As countess, Mabel exercised a prominent administrative role in the Gloucester lordship. Her political importance was evident when she was made responsible for seeing that her husband upheld his side of the agreement in the treaty he made with Miles de Gloucester, 1st Earl of Hereford. She also witnessed four of Robert's charters; as well as giving her personal consent for his foundation of the Abbey of Margam, whose endowment came from her own lands. Later, after Robert's death, Mabel assumed control of the honour of Gloucester's Norman lands on behalf of her eldest son William.

==Issue==
Together Robert and Mabel had at least eight children:
- William Fitz Robert, 2nd Earl of Gloucester (died 23 November 1183), married Hawise de Beaumont by whom he had five children, including Isabella of Gloucester, the first wife of King John of England, and Amice FitzRobert, Countess of Gloucester.
- Roger, Bishop of Worcester (died 9 August 1179)
- Hamon FitzRobert, (died 1159), killed in the Siege of Toulouse.
- Robert FitzRobert of Ilchester (died before 1157), married Hawise de Redvers, by whom he had a daughter Mabel who in her turn married Jordan de Cambernon.
- Richard FitzRobert, Sire de Creully (died 1175), inherited the seigneury of Creully from Mabel, and became the ancestor of the Sires de Creully.
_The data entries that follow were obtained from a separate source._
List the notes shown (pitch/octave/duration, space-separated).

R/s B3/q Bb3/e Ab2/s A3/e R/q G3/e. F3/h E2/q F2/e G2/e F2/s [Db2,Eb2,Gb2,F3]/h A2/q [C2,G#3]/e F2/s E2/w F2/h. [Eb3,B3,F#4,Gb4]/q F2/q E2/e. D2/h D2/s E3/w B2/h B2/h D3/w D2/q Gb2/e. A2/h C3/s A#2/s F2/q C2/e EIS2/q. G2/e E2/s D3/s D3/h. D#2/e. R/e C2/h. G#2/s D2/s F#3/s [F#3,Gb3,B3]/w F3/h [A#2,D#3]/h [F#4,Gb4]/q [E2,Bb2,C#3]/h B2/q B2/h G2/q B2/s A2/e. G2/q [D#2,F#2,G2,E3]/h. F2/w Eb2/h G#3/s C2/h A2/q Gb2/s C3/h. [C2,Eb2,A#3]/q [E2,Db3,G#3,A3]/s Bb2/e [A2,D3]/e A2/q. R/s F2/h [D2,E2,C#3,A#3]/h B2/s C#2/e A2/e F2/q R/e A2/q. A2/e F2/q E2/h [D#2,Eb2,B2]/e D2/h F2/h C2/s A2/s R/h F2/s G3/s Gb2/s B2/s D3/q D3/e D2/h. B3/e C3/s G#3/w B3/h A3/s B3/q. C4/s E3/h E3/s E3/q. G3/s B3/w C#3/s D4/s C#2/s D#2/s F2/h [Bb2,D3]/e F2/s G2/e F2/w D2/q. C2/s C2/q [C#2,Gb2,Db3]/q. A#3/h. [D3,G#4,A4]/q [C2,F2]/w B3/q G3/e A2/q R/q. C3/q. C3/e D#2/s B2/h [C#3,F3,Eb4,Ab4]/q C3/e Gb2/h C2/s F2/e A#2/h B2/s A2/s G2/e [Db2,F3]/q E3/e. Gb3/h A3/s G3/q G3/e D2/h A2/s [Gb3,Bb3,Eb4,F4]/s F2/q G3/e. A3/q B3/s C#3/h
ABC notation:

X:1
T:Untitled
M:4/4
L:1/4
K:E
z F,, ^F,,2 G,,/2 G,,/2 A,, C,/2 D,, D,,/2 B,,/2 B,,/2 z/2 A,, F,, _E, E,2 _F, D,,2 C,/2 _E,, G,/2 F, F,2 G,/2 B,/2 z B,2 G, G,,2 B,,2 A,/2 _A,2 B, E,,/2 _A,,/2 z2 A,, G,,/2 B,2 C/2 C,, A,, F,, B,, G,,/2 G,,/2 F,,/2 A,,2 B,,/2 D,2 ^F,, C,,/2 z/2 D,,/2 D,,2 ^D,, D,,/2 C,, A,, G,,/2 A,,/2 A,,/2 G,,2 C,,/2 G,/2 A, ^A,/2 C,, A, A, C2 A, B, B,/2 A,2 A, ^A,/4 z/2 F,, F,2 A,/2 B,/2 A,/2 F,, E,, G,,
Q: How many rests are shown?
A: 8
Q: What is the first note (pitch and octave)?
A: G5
He married the daughter of Hughes de Montfort by whom he had five children.
- Philip FitzRobert, (died after 1147), Castellan of Cricklade. He took part in the Second Crusade.
- Maud FitzRobert (died 29 July 1190), married Ranulf de Gernon, 4th Earl of Chester by whom she had three children.
- Mabel FitzRobert, married Aubrey de Vere

Robert also sired an illegitimate son, Richard, Bishop of Bayeux by Isabel de Douvres.

==Death==
Mabel's husband died on 31 October 1147. Mabel herself died on 29 September 1157 in Bristol at the age of fifty-seven years. She was buried at St James' Priory, Bristol.